We use the PyKale pipeline API kale.pipeline.drugban_trainer to connect dataloaders, encoders and outcoders for model training and evaluation.

from kale.pipeline.drugban_trainer import DrugbanTrainer

drugban_trainer = DrugbanTrainer(
    model=model,
    solver_lr=cfg.SOLVER.LEARNING_RATE,
    num_classes=cfg.DECODER.BINARY,
    batch_size=cfg.SOLVER.BATCH_SIZE,
    is_da=cfg.DA.USE,
    solver_da_lr=cfg.SOLVER.DA_LEARNING_RATE,
    da_init_epoch=cfg.DA.INIT_EPOCH,
    da_method=cfg.DA.METHOD,
    original_random=cfg.DA.ORIGINAL_RANDOM,
    use_da_entropy=cfg.DA.USE_ENTROPY,
    da_random_layer=cfg.DA.RANDOM_LAYER,
    da_random_dim=cfg.DA.RANDOM_DIM,
    decoder_in_dim=cfg.DECODER.IN_DIM,
)

We want to save the best model during training so we can reuse it later without needing to retrain. PyTorch Lightning’s ModelCheckpoint does this by automatically saving the model whenever it achieves a new best validation AUROC score.

§ **Listing**
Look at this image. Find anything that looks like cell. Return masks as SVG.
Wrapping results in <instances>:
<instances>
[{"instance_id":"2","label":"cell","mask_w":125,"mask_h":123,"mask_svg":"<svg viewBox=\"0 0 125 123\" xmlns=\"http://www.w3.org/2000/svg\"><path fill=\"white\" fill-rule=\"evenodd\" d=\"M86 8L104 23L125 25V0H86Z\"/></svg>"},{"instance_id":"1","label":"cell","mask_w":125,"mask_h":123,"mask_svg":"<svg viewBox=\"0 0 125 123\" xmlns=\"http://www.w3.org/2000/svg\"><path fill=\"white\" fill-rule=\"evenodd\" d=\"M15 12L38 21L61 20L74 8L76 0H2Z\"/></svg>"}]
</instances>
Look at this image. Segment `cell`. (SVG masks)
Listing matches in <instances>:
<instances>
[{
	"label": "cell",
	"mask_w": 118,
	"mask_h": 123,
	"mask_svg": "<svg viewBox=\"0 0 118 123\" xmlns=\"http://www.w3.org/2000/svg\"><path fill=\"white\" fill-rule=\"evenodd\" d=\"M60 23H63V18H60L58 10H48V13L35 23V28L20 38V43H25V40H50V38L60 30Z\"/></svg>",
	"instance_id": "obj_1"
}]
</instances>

* * *

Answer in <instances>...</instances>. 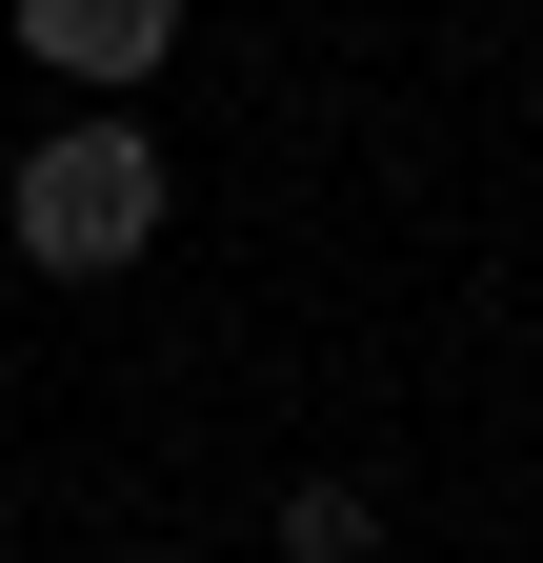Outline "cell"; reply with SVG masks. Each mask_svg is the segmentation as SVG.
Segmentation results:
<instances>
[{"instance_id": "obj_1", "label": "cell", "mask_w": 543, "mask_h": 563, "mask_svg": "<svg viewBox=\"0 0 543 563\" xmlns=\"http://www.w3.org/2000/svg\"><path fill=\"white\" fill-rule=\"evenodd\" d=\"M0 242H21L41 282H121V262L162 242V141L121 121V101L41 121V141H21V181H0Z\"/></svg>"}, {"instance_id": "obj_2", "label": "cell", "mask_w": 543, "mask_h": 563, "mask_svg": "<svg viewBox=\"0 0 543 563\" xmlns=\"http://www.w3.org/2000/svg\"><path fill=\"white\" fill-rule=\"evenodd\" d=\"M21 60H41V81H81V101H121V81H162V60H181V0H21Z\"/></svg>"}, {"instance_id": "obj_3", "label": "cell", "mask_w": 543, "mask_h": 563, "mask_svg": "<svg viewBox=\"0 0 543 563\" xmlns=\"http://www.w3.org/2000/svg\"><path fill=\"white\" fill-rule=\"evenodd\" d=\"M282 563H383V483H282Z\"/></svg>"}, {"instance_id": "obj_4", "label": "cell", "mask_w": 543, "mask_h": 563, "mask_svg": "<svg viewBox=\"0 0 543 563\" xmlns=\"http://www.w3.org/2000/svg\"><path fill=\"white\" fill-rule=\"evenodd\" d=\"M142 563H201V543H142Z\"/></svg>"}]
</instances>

§ **Written problem 1**
In the PyKale training text, which score causes ModelCheckpoint to save the model?
§ **Written problem 2**
According to the PyKale training text, why is the best model saved during training?
§ **Written problem 3**
Continue the PyKale training text from its last sentence.
The records come from a different source than the text.

§ **Response 1**
A new best validation AUROC score.

§ **Response 2**
The best model is saved so that it can be reused later without needing to retrain.

§ **Response 3**
import pytorch_lightning as pl
from pytorch_lightning.callbacks import ModelCheckpoint

checkpoint_cb = ModelCheckpoint(
    filename="{epoch}-{step}-{valid_BinaryAUROC:.4f}",
    monitor="valid_BinaryAUROC",
    mode="max",
)

We now create the Trainer.

import torch

trainer = pl.Trainer(
    callbacks=[checkpoint_cb],
    devices="auto",
    accelerator="auto",
    max_epochs=cfg.SOLVER.MAX_EPOCH,
    deterministic=True,
)

Step 3: Model Training#

Train#

After setting up the model and data loaders, we now start training the full DrugBAN model using the PyTorch Lightning Trainer via calling trainer.fit().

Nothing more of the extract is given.